- Provided data -

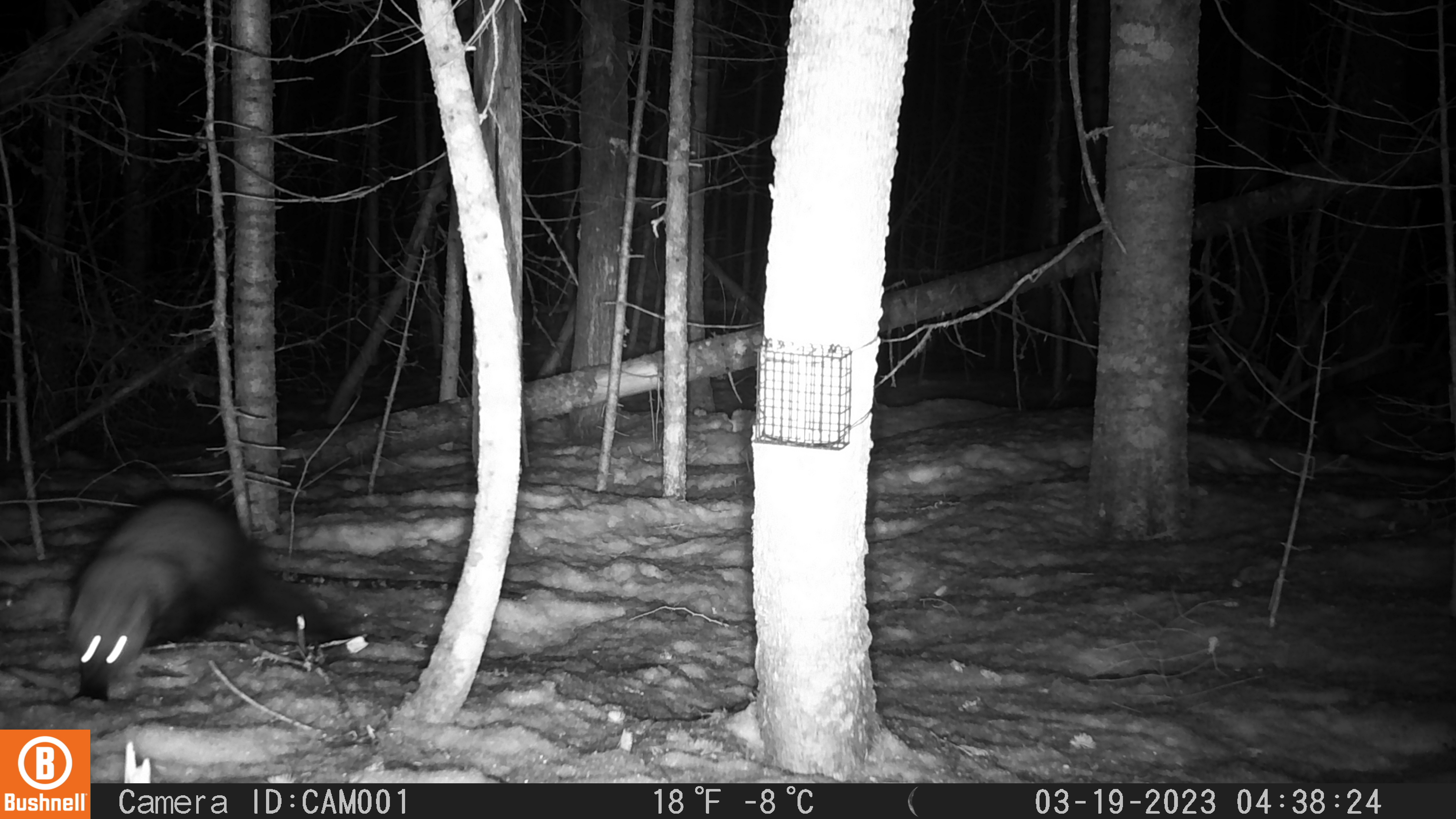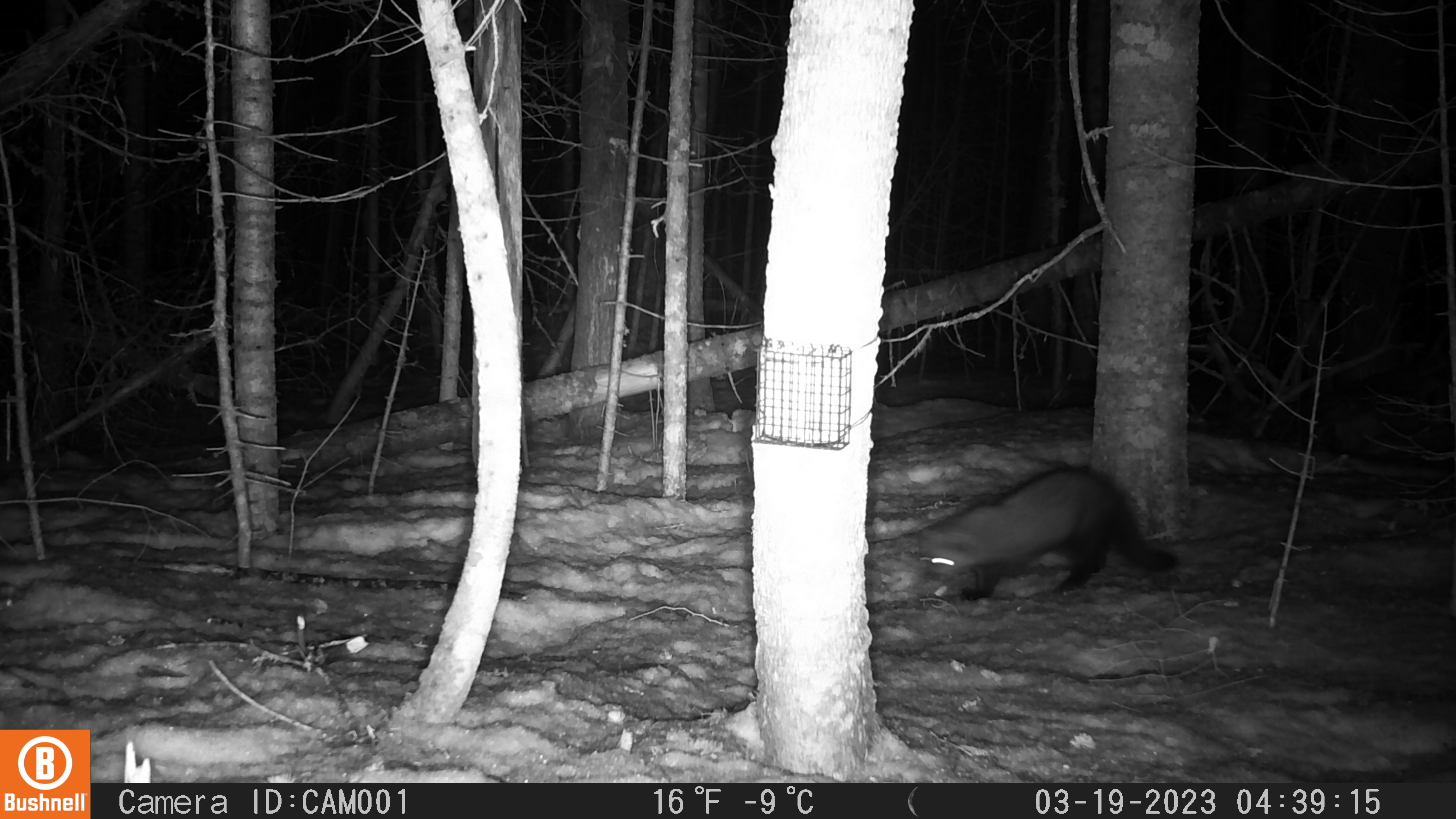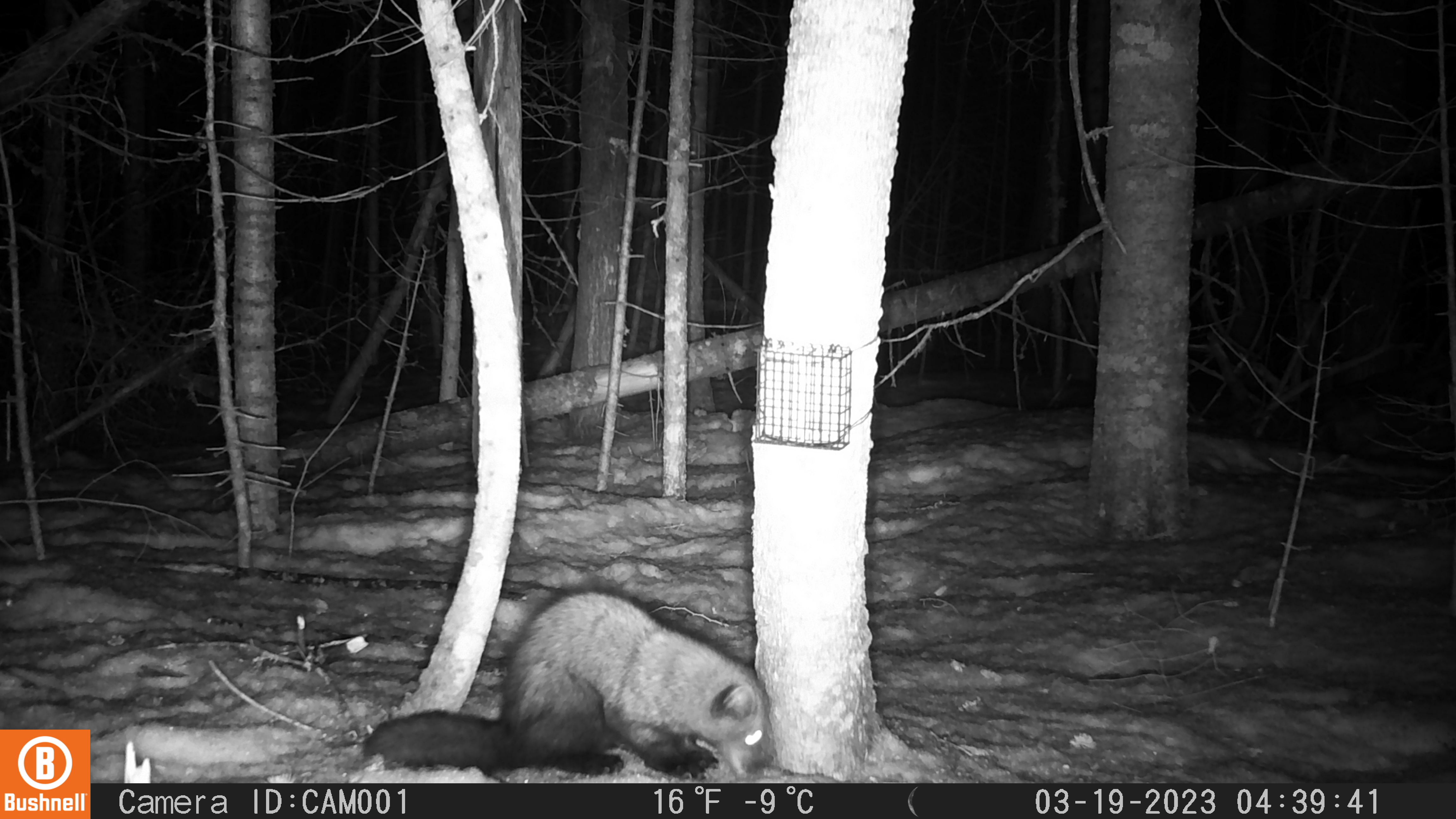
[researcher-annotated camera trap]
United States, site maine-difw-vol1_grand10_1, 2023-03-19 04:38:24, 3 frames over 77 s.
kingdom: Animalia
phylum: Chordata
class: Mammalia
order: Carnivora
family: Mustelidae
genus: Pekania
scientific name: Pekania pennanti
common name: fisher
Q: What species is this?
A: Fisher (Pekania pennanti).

==

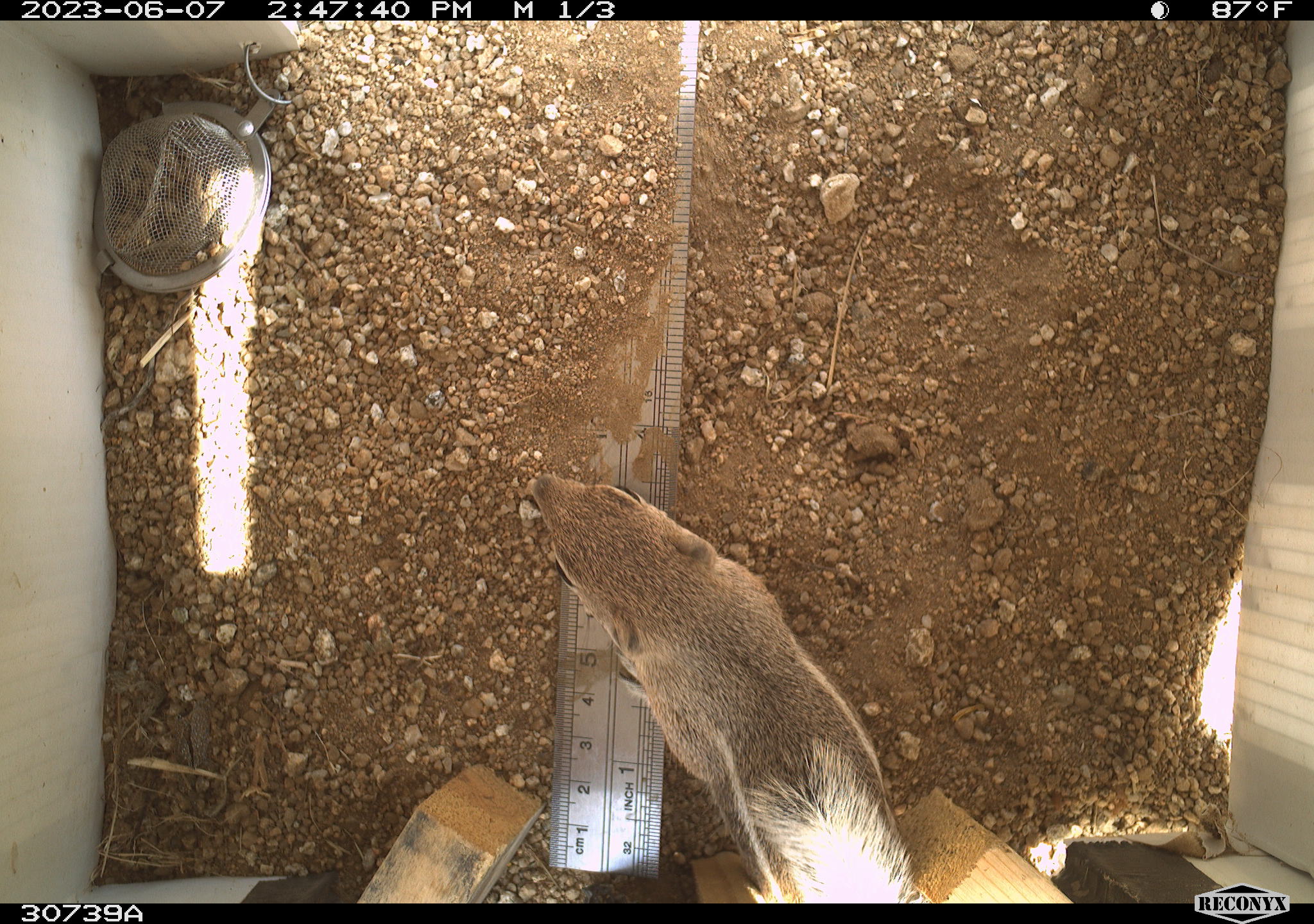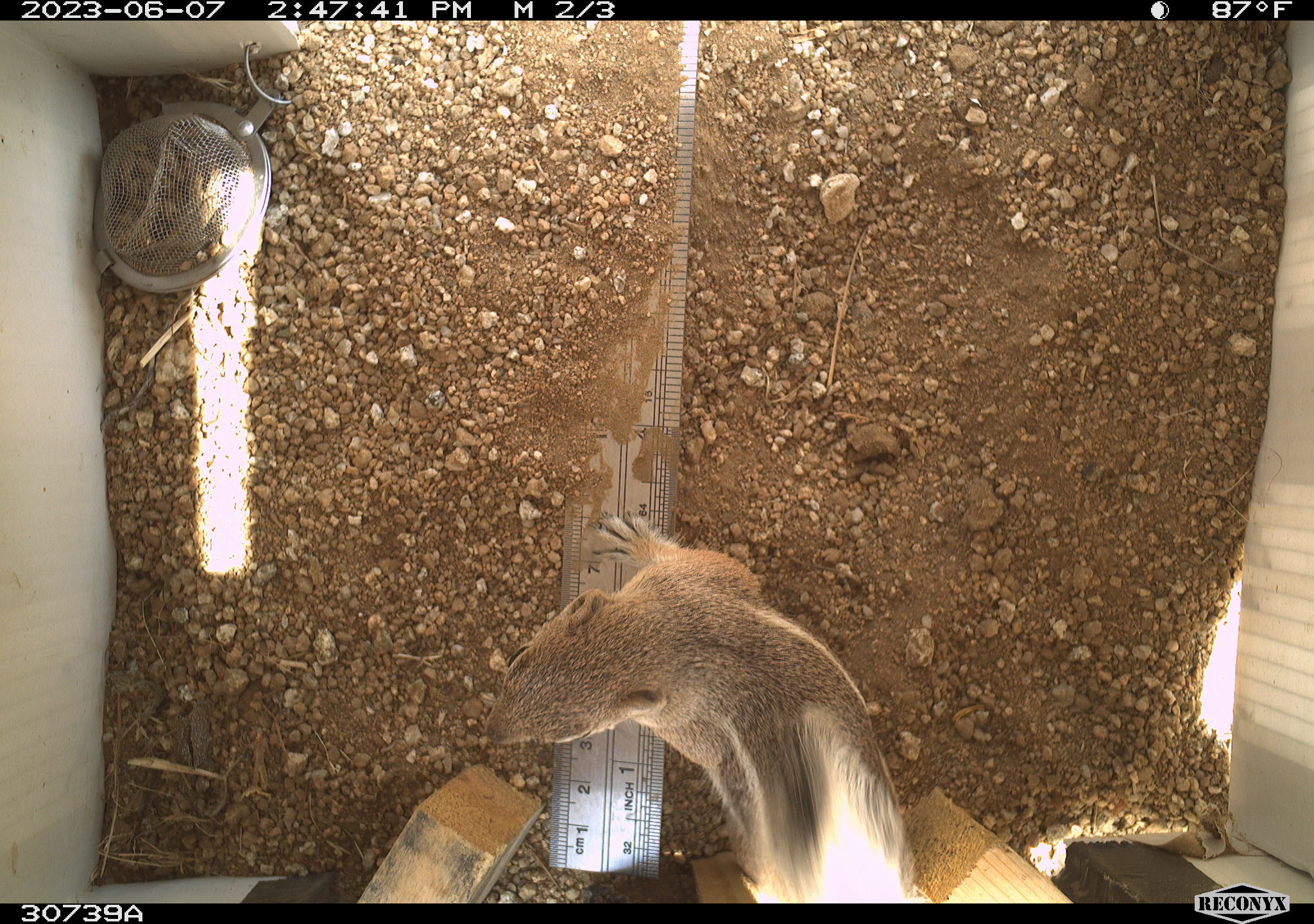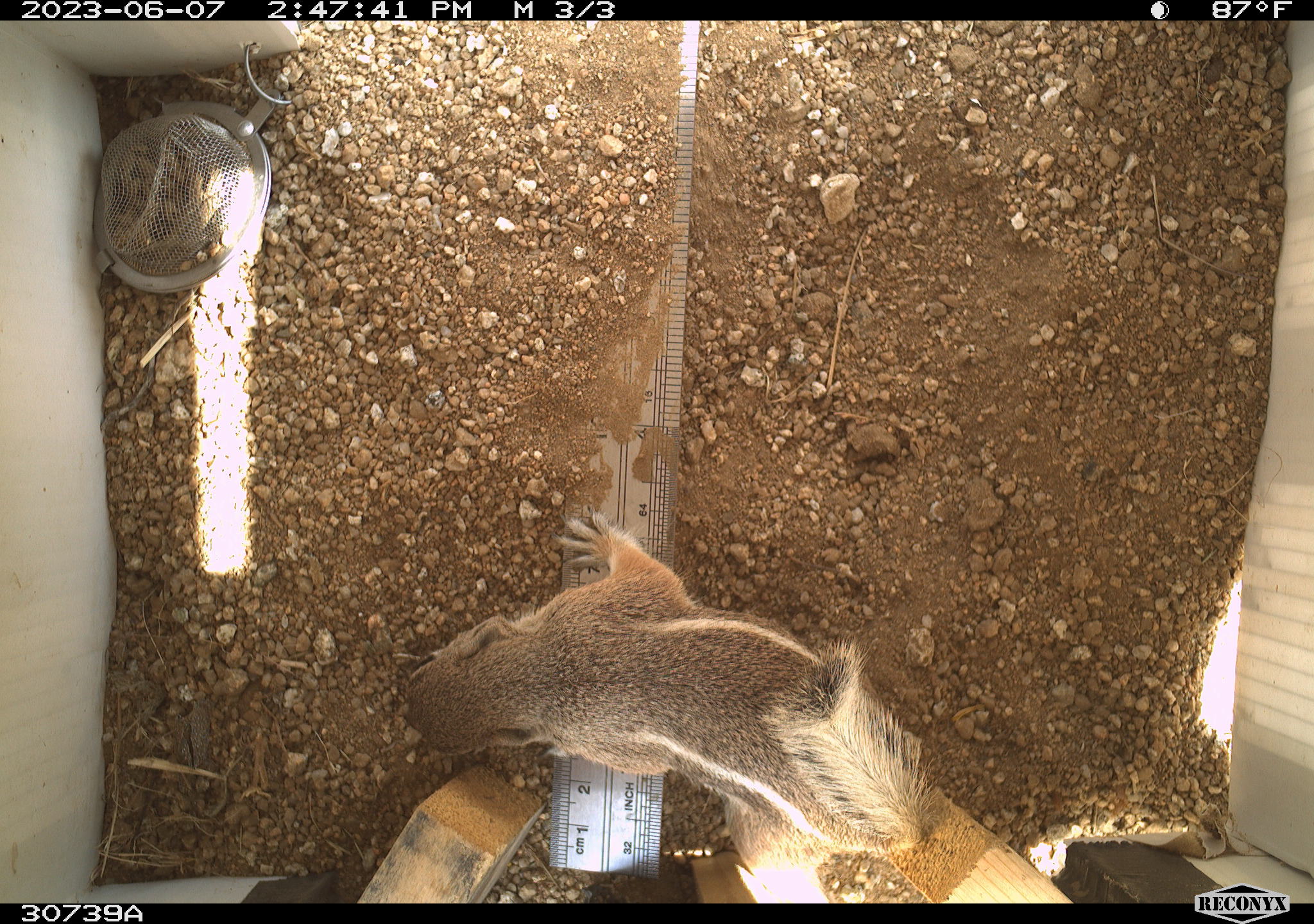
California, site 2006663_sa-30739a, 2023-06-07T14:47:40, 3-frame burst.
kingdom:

* * *

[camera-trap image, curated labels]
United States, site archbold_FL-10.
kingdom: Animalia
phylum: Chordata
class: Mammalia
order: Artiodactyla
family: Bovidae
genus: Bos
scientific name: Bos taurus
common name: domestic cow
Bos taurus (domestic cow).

- Required work -
From the entries above, return exactly the line containing "[researcher-annotated camera trap]", the line containing "A: Fisher (Pekania pennanti).", and all lines between, and nothing else.

- Result of this exercise -
[researcher-annotated camera trap]
United States, site maine-difw-vol1_grand10_1, 2023-03-19 04:38:24, 3 frames over 77 s.
kingdom: Animalia
phylum: Chordata
class: Mammalia
order: Carnivora
family: Mustelidae
genus: Pekania
scientific name: Pekania pennanti
common name: fisher
Q: What species is this?
A: Fisher (Pekania pennanti).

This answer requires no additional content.